Early this week, the House Agriculture Committee favorably passed HB 2437, which would require transparent labeling of fake meat products. It now will be considered by the full House. KLA members are encouraged to contact their legislators and indicate support of the bill, as well as opposition to any amendments to weaken the disclaimer language.
Prior to passage, the committee voted for a KLA-approved amendment designed to further strengthen the bill against First Amendment legal challenges. It removed “advertisements” from the purview of the bill, as well as offering “meatless” and “meat-free” as alternatives to the original disclaimer language of “this product does not contain meat” and “imitation.” It also exempted “menus and menu boards” because certain portions are regulated by the federal Affordable Care Act, not by the Kansas Department of Agriculture’s misbranding regulations.

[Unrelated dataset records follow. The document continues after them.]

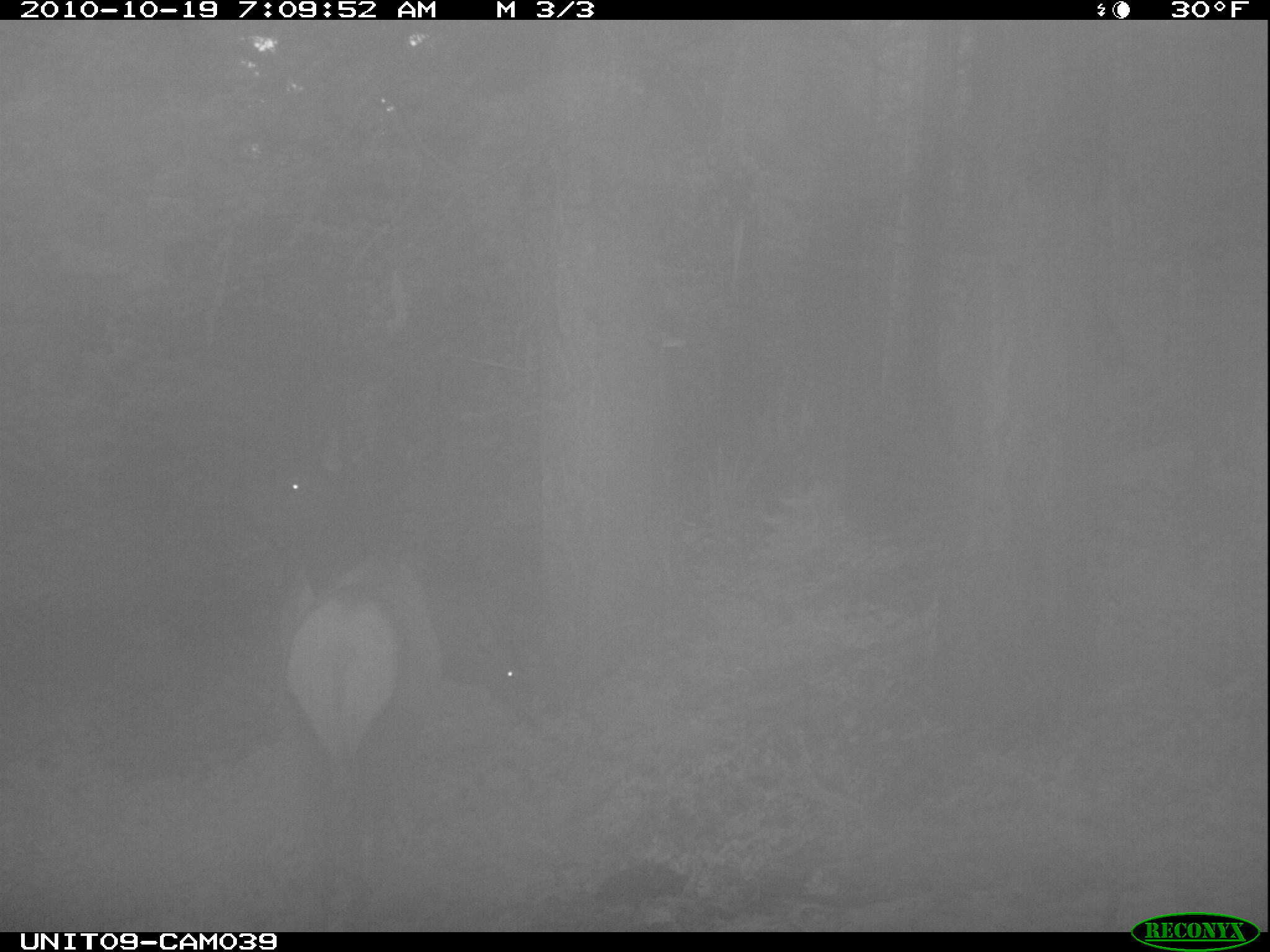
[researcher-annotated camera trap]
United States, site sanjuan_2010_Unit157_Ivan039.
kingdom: Animalia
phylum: Chordata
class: Mammalia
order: Artiodactyla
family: Cervidae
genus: Cervus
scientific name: Cervus elaphus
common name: red deer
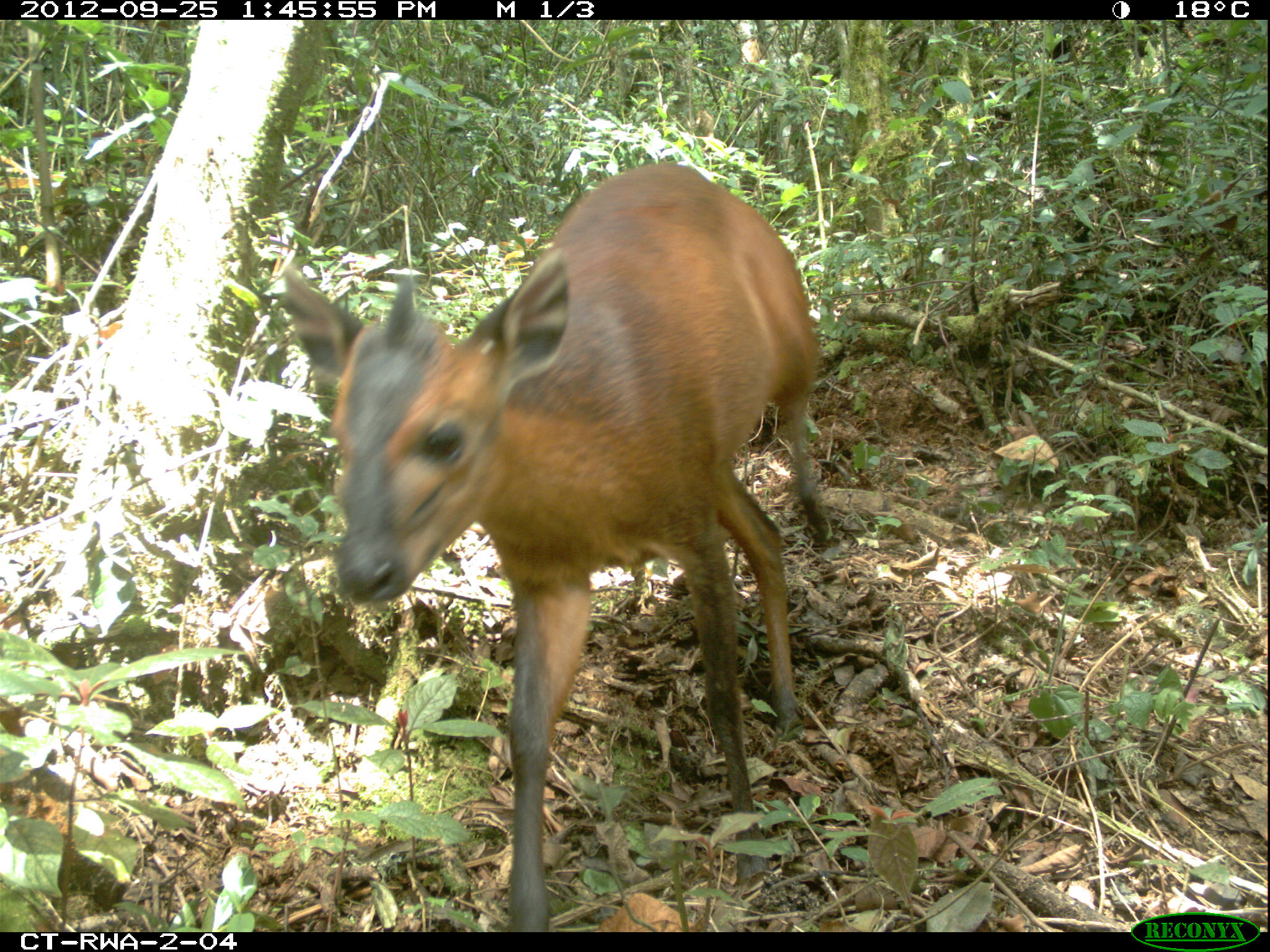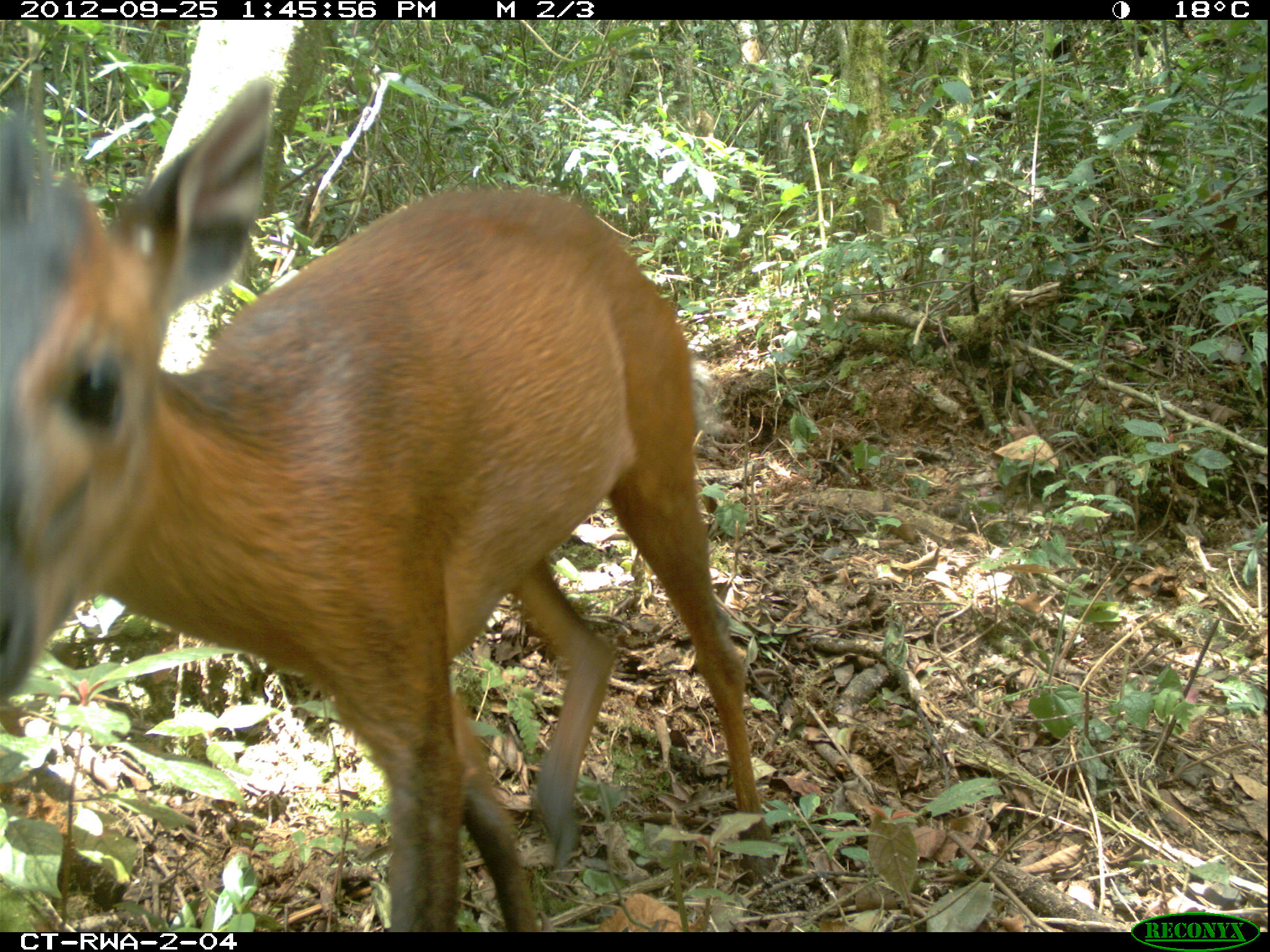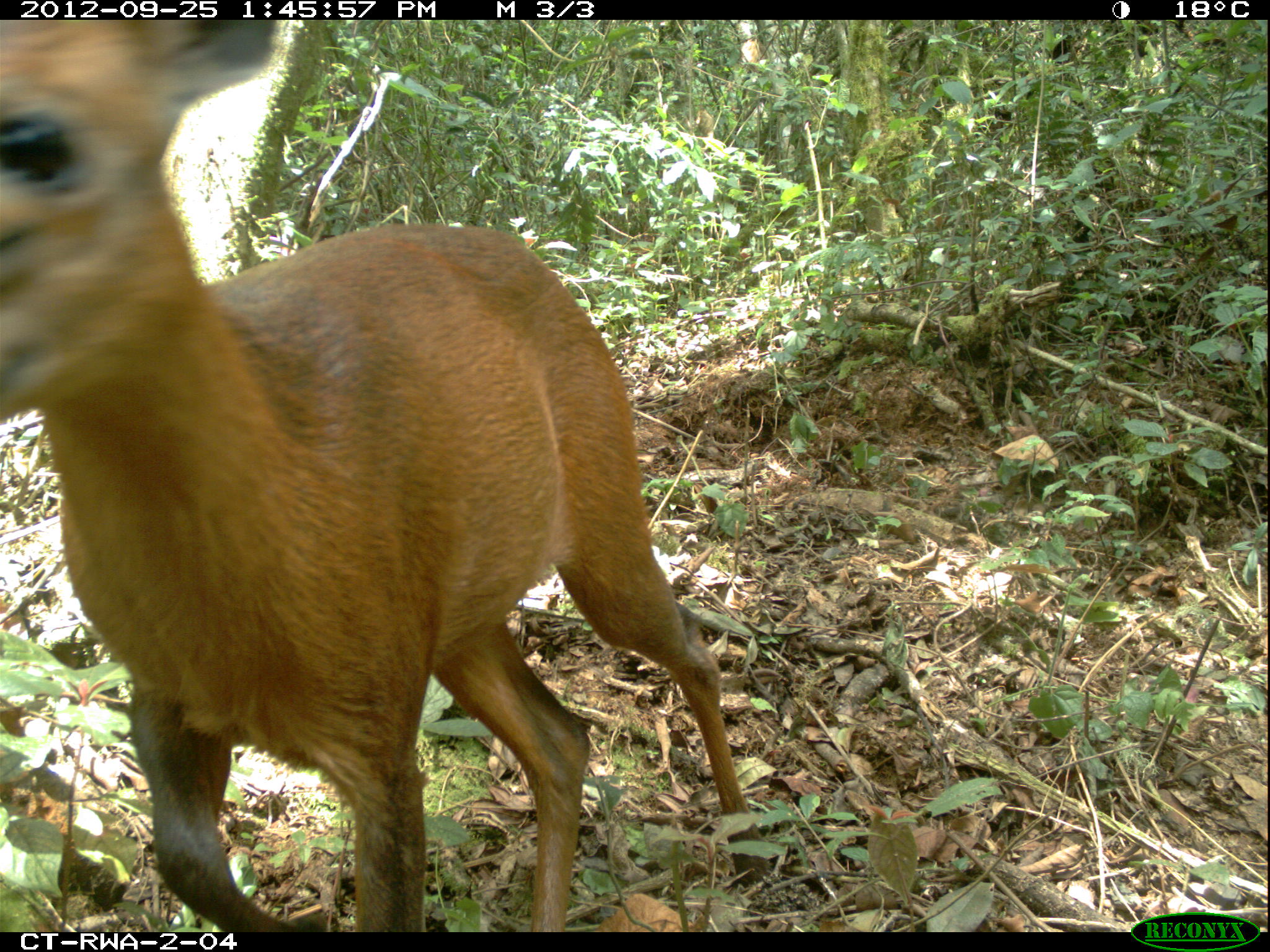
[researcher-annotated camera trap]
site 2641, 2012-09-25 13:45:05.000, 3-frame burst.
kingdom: Animalia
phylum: Chordata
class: Mammalia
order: Artiodactyla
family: Bovidae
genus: Cephalophus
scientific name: Cephalophus nigrifrons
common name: black-fronted duiker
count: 1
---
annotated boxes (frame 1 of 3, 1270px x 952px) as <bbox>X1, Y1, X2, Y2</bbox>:
cephalophus nigrifrons: <bbox>285, 159, 833, 932</bbox>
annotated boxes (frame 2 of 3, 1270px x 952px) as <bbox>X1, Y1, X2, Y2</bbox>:
cephalophus nigrifrons: <bbox>0, 75, 774, 932</bbox>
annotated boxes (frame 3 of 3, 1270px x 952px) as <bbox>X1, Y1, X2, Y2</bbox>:
cephalophus nigrifrons: <bbox>0, 15, 772, 932</bbox>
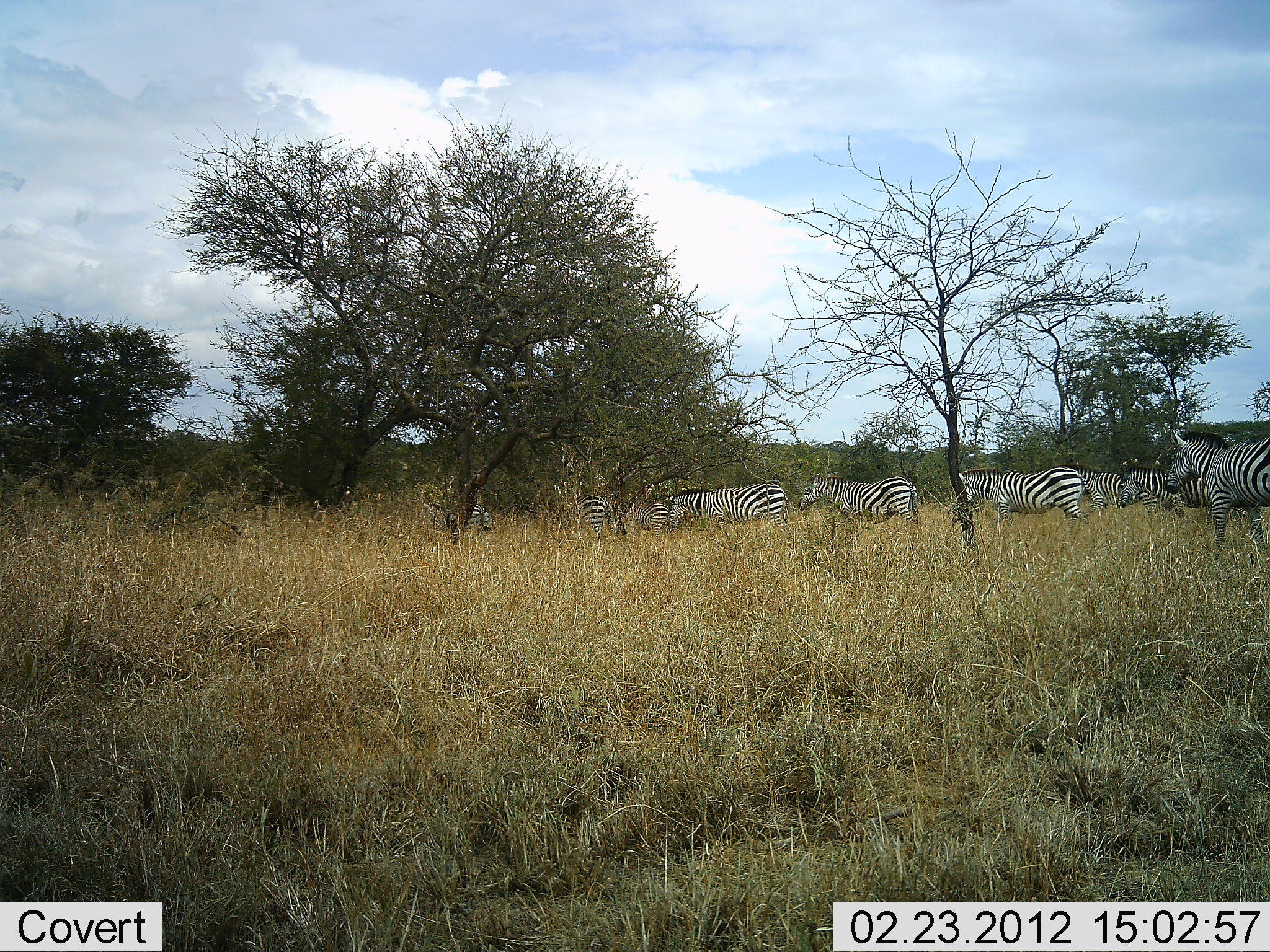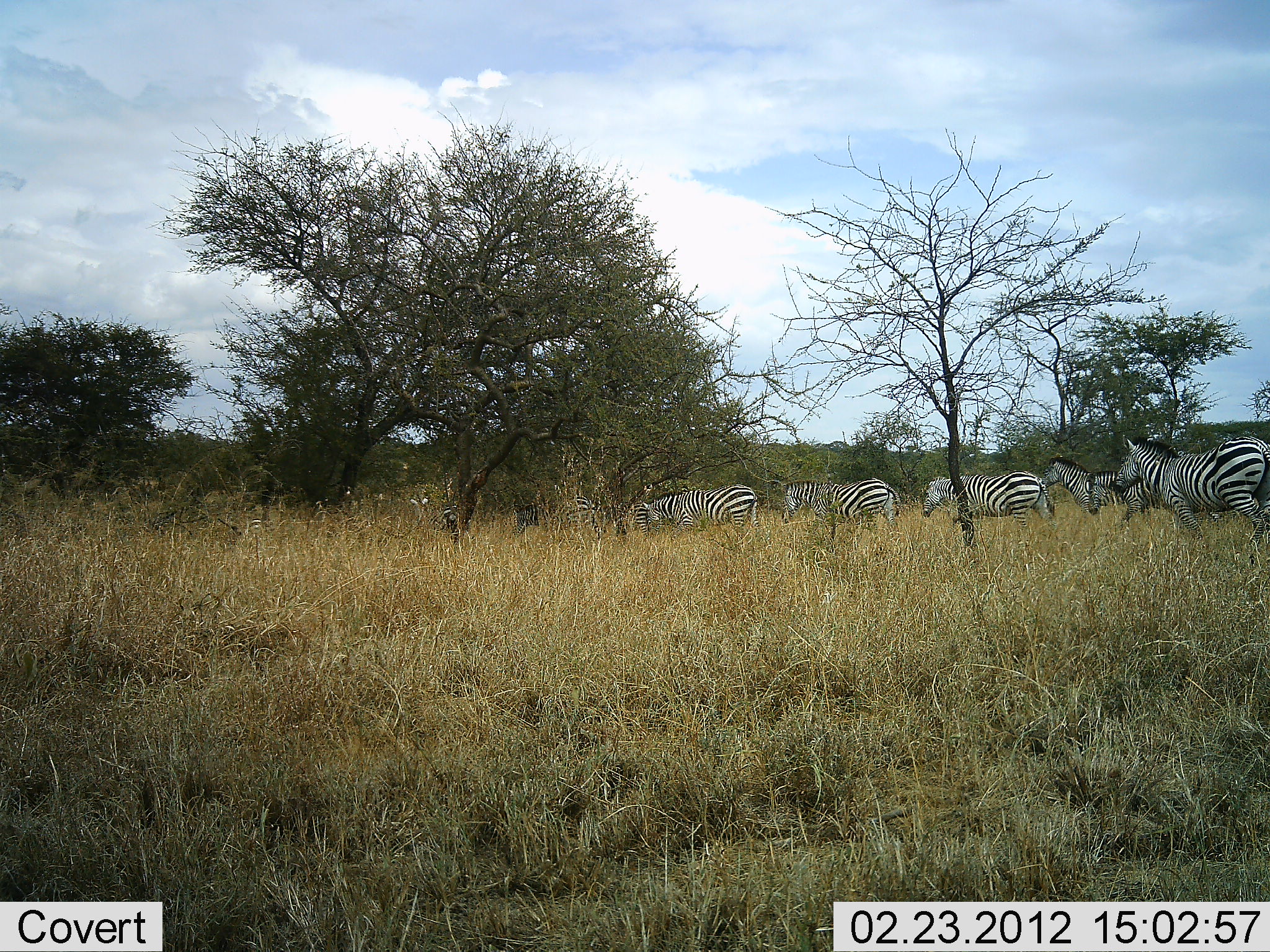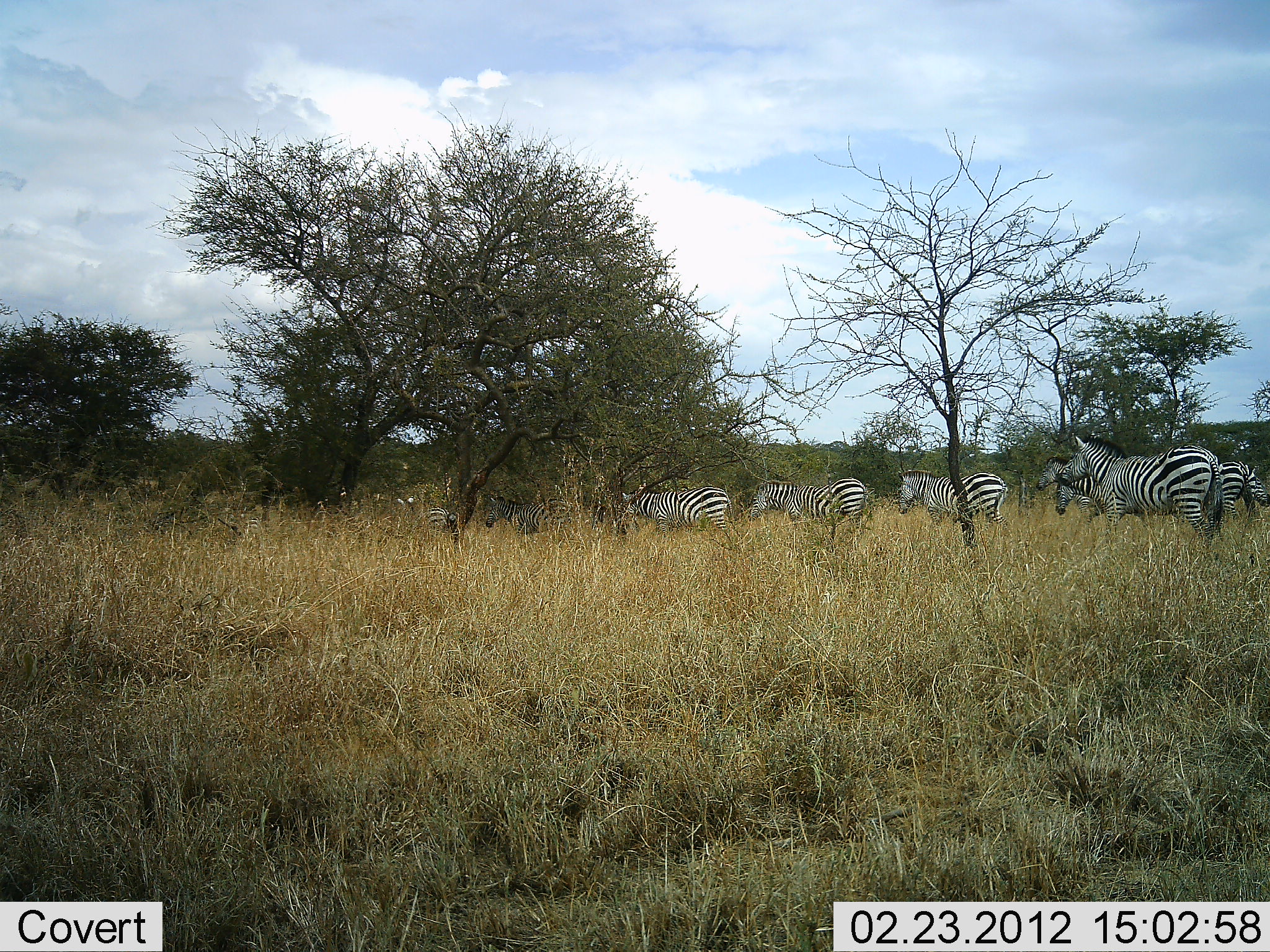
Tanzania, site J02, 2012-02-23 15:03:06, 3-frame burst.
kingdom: Animalia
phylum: Chordata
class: Mammalia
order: Perissodactyla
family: Equidae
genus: Equus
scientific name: Equus quagga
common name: plains zebra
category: zebra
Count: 10.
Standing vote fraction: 0%.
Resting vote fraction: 0%.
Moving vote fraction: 97%.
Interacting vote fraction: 0%.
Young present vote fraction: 0%.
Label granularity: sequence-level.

KLA was able to successfully repel an amendment that would have rendered the bill useless by removing the requirement that fake meat disclaimers be in the same font as the meat term and placed immediately before or after the meat term. The same adverse amendment, which was offered by Rep. Rui Xu of Westwood, also would have allowed fake meat companies to use terms like “plant-based” and “veggie.” These terms currently are being used by fake meat companies in inconspicuous locations on the label, leading to consumer confusion.
In other ag-related action, the Senate Agriculture and Natural Resources Committee approved SB 270, which would allow water rights certified after 2009 to participate in the multi-year flex account program.
Finally, at the time of publication, the House was awaiting final action on SCR 1613, a constitutional amendment intended to overturn the Kansas Supreme Court opinion that held Kansans have a constitutional right to an abortion. A preliminary vote in the Committee of the Whole showed the amendment to be four votes short of passage. While this is not an issue covered by KLA policy, failure of the amendment could grind other legislative activities to a halt as House leadership attempts to get the two-thirds majority votes necessary to place the measure on the ballot.